::: Text shown

GTT pages reside in Guest RAM. Guest RAM is already shared between QEMU and gem5 via /dev/shm/cosim-guest-ram. Therefore:

  1. Driver writes to ring buffer -> writes to Guest RAM -> /dev/shm/cosim-guest-ram -> gem5 can read
  2. gem5 writes fence -> Ruby memory controller writes to Guest RAM -> /dev/shm/cosim-guest-ram -> driver can read
  3. Physical addresses in GART PTEs -> offsets within Guest RAM -> accessible by both sides

vfio-user backend: Both VRAM and Guest RAM are accessed via zero-copy mmap. gem5's SDMA/PM4 DMA operations go through the Ruby memory system which directly accesses the shared backstore memory, with no socket relay needed.

5. GART Translation Flow

5.1 Driver Writes GART PTEs

amdgpu driver (guest)
  |
  +- amdgpu_gart_map(): compute PTE value
  |   pte = (phys_addr >> 12) << 12 | flags
  |
  +- write to BAR0 + ptBase + (gpu_page * 8)
  |   |
  |   +- QEMU BAR0 = mmap of /dev/shm/mi300x-vram
  |       +- data immediately appears in shared memory
  |
  +- TLB invalidate: write VM_INVALIDATE_ENG17 register
      +- MMIO -> vfio-user -> gem5 -> invalidateTLBs()

5.2 gem5 Reads GART PTEs

// amdgpu_vm.cc: GARTTranslationGen::translate()

// Step 1: compute PTE offset within VRAM
gart_addr = bits(transformedAddr, 63, 12);  // GPU VA page number
pte_table_offset = gart_addr - (ptStart * 8);

// Step 2: read PTE directly from shared VRAM (zero-copy)
pte_vram_offset = gartBase() + pte_table_offset;
memcpy(&pte, vramShmemPtr + pte_vram_offset, sizeof(uint64_t));

// Step 3: extract physical address
if (pte != 0) {
    paddr = (bits(pte, 47, 12) << 12) | bits(vaddr, 11, 0);
    //  paddr points to Guest RAM (GTT page) or VRAM
}

5.3 PTE Format

63    52 51  48 47              12 11  6 5  2 1   0
+-------+------+-----------------+------+----+---+---+
| Flags | BlkF | Physical Page   | Rsvd |Frag|Sys| V |
|       |      | (PA >> 12)      |      |    |   |   |
+-------+------+-----------------+------+----+---+---+

Bit 0: Valid     -- PTE is valid
Bit 1: System   -- 1=system memory (Guest RAM), 0=local VRAM
Bit 47:12       -- physical page number

5.4 Address Classification

After GART translation yields a physical address, gem5 determines where it points:

Physical address paddr
  |
  +- Within fbBase ~ fbTop range?
  |   +- YES -> VRAM address
  |       +- Access directly via vramShmemPtr (zero-copy)
  |
  +- Within sysAddrL ~ sysAddrH range?
  |   +- YES -> Guest RAM address (GTT page)
  |       +- Access via Ruby memory system (shared memory direct access)
  |
  +- Neither?
      +- Sink (paddr=0, safely discarded)

6. DMA Flow

6.1 vfio-user Backend: Shared Memory Direct Access

With the vfio-user backend, gem5 accesses Guest RAM directly through the Ruby memory system's shared backstore (/dev/shm/cosim-guest-ram), with no socket-based DMA operations needed.

gem5 GPU model (PM4/SDMA/IH)

::::::
::: Material provided

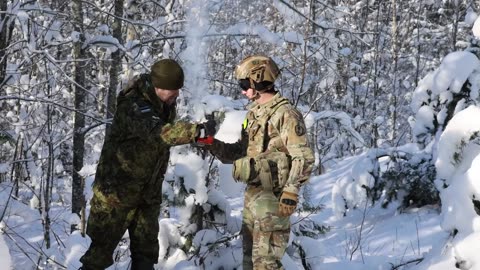(2025) U.S. Soldiers Assemble Molotov Cocktails – 3-321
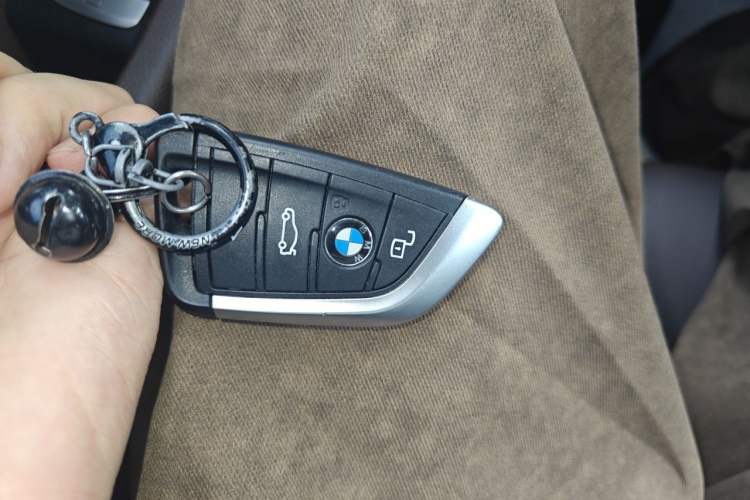 Used BMW i3 2022 eDrive 35 L Vehicle Key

::::::

* **Required work**:
In the text on GART translation, what does bit 1 of a PTE indicate?

* **Answer**:
It marks whether the page is in system memory (Guest RAM) when set to 1 or in local VRAM when set to 0.